The Discounted Cash Flow (DCF) method is one of the most used techniques in financial engineering to evaluate a company. It consists of evaluating and discounting the future cash flows of the company under study. It is based on the construction of a Business Plan from 4 to 10 years with a forecast of revenues and expenses based on precise assumptions and also a discount rate usually determined via the CAPM model.

The value of the company (EnterpriseValue) is therefore the sum of Free cash flows to the business discount value to which is added a terminal value calculated using the Gordon Shapiro method or applying a multiple to a key indicator that can be the operational result. The value of the shares (Equity value) is therefore the value of the company calculated from which the net debt must be subtracted.
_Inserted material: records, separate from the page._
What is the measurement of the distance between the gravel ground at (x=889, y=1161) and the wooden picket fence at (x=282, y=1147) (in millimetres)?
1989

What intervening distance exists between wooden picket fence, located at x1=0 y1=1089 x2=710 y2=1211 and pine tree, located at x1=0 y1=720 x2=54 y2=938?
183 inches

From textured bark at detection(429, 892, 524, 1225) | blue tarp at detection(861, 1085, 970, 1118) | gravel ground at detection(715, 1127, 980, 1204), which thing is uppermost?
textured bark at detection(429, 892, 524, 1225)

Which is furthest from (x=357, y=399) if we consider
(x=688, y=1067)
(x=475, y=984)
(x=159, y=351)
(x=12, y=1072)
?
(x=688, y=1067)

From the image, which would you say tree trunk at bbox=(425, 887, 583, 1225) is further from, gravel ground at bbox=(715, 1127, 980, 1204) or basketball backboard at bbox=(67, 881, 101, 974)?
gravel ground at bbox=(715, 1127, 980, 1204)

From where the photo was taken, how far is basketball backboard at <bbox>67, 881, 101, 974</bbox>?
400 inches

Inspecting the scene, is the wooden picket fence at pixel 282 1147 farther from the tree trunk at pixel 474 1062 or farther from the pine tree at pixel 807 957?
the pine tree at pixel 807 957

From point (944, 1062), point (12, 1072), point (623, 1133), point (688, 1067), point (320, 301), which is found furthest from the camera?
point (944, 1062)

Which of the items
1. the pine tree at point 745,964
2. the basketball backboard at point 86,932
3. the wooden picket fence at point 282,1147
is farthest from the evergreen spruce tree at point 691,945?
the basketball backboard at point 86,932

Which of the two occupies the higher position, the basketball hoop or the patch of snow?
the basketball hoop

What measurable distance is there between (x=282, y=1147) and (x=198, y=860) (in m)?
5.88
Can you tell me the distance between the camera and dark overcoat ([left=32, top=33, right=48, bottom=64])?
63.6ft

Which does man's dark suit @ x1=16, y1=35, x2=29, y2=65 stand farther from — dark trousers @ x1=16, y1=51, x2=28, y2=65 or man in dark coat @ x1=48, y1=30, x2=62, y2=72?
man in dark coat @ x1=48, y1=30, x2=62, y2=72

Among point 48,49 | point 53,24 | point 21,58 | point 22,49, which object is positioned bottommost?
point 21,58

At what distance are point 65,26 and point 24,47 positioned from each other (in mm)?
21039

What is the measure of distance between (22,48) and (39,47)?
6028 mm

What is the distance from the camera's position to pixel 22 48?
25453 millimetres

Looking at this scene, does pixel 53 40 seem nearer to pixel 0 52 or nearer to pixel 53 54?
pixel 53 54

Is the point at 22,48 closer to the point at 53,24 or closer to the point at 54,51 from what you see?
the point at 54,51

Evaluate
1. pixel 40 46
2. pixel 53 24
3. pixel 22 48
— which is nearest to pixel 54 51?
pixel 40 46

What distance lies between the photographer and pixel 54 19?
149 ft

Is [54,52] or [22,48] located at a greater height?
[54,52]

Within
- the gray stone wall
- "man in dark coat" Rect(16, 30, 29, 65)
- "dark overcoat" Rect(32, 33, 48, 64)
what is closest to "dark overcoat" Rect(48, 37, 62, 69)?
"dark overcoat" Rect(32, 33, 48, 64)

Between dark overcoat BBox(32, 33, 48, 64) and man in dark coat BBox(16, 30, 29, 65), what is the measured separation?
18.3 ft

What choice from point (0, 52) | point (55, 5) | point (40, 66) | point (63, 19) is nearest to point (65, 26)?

Certain limits may prevent the application of this financial method in professional sports. For example, few clubs manage to regularly generate positive cash flows, making it difficult or even impossible to apply DCF. In addition, the exercise is dangerous to build a Business Plan for a long period whose income is correlated with sporting results, but also with parameters exogenous to the life of the club – including in particular the renegotiations of television contracts. By doing a BP for a short period, most of the value of the company will depend on the value of the terminal. Finally, the calculation of the discount rate based on the CAPM method works very well for industries with many companies listed on the stock market – which is not the case for professional sports. In the excellent book Creating Value in Football, the authors did this exercise and ​​calculated a discount rate of 6.5% for the sector. Although it seems low, we rely on this rate for our work below.

Application – fictitious example

To illustrate the evaluation of a professional club, we start with a completely fictitious example, but whose financial data is based on a classification in the middle of Ligue 1 in the following four seasons. The first version of the assessment does not include capital gains made on the disposal of players, normally considered as exceptional income.

Business plan over 4 years of a Ligue 1 club – v1 – Fictitious example

Non-recognition of capital gains on the sale of players in the model

In this first version, we reach a company value of 37.5 million euros. Considering a net debt of around 10 million euros, the value of the shares is then 27.5 million euros.

The 2e The version includes a normalized income from capital gains on the sale of players. In the example in question, it is considered that the club manages to earn 5 million euros per season in addition to capital.

Business plan over 4 years of a Ligue 1 club – v2 – Fictitious example

Accounting for capital gains on the sale of players

Taking into account capital gains on the sale of players changes the situation considerably. The value of the company is therefore 96 million euros and the value of the shares 86 million euros.

Should it be taken into account in the assessment of capital gains on the sale of players?

This question is the subject of debate among sports finance specialists. And the opinion will necessarily be different according to the defense of the interests of the seller – who will push for the recognition of capital gains in the evaluation – and those of the buyer.

However, it does not seem abnormal for a training club that receives a substantial income from the transfer market every season to take into account this line of income in the assessment via the DCF (even if it is exceptional recipes). And this is more true if the sums recovered are not reinjected into the policy of acquiring new actors.

Is the DCF method used in the world of professional sports?

Traditionally, sports finance players prefer to use the multiples method to get a first estimate of the target club. With the specificity that this multiple is applied to the turnover – while in other industries it is more commonly applied to the operating profit or even the net profit. A multiple that is calculated from past trades in the market while making adjustments based on the asset structure. This sectoral approach allows for rapid validation of initial hypotheses. However, the DCF method is not completely ignored in the sports world.

“The multiple method is generally the preferred method when negotiations are already underway with potential buyers. This allows you to have an overview of the market. However, it is interesting to cross-reference this first evaluation with the DCF method. multiple approach then we cross the first evaluation with the realization of a Business Plan to evaluate the future cash flows. This allows us to estimate the consistency between the amounts planned by the buyer in his investments and the generation of value. And to determine if the return will be enough,” concludes a business expert in French professional football. At the rate of transactions in professional sports, we are not done hearing about DCF.